> _YOUR INSTRUCTIONS_: Print exactly what appears from the line containing "Main Step: 3" through the final line of the data below, pictures excluded.
=== GIVEN INFORMATION ===
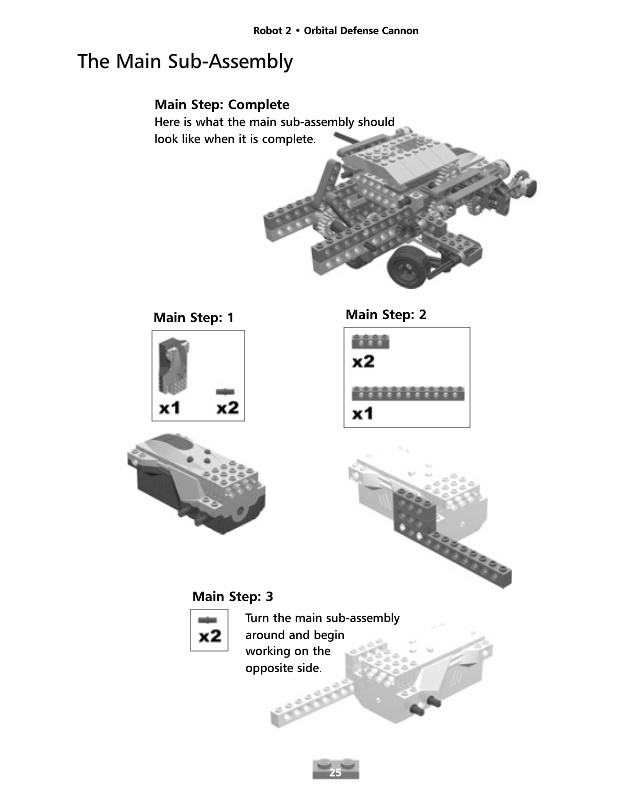 Robot 2 • Orbital Defense Cannon

The Main Sub-Assembly

Main Step: Complete
Here is what the main sub-assembly should look like when it is complete.

Main Step: 1

x1 x2

Main Step: 2

x2

x1

Main Step: 3

x2

Turn the main sub-assembly around and begin working on the opposite side.

25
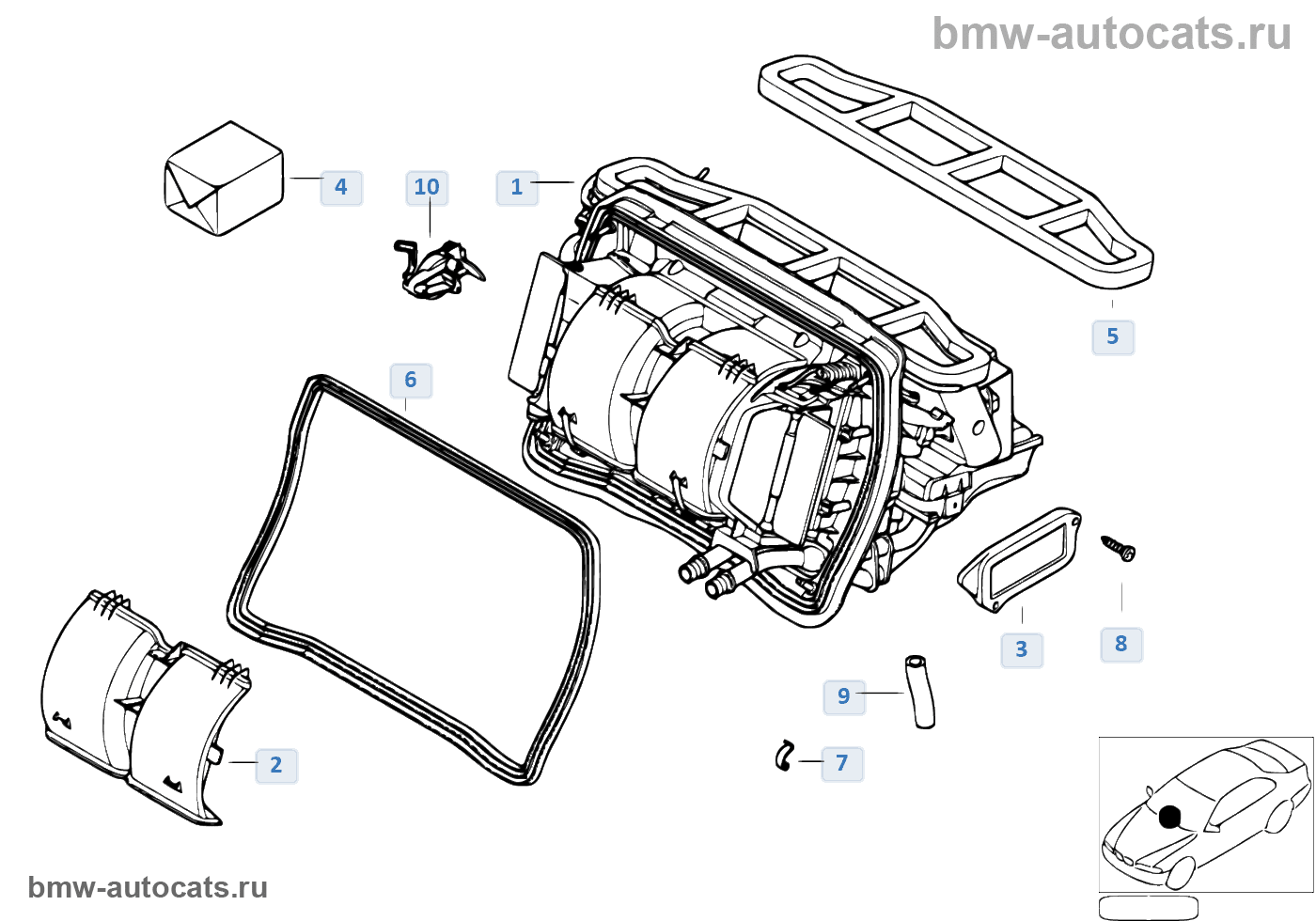 bmw-autocats.ru

4

10

1

5

6

3

8

9

7

2

bmw-autocats.ru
===
> _EXERCISE OUTPUT_:
Main Step: 3

x2

Turn the main sub-assembly around and begin working on the opposite side.

25
 bmw-autocats.ru

4

10

1

5

6

3

8

9

7

2

bmw-autocats.ru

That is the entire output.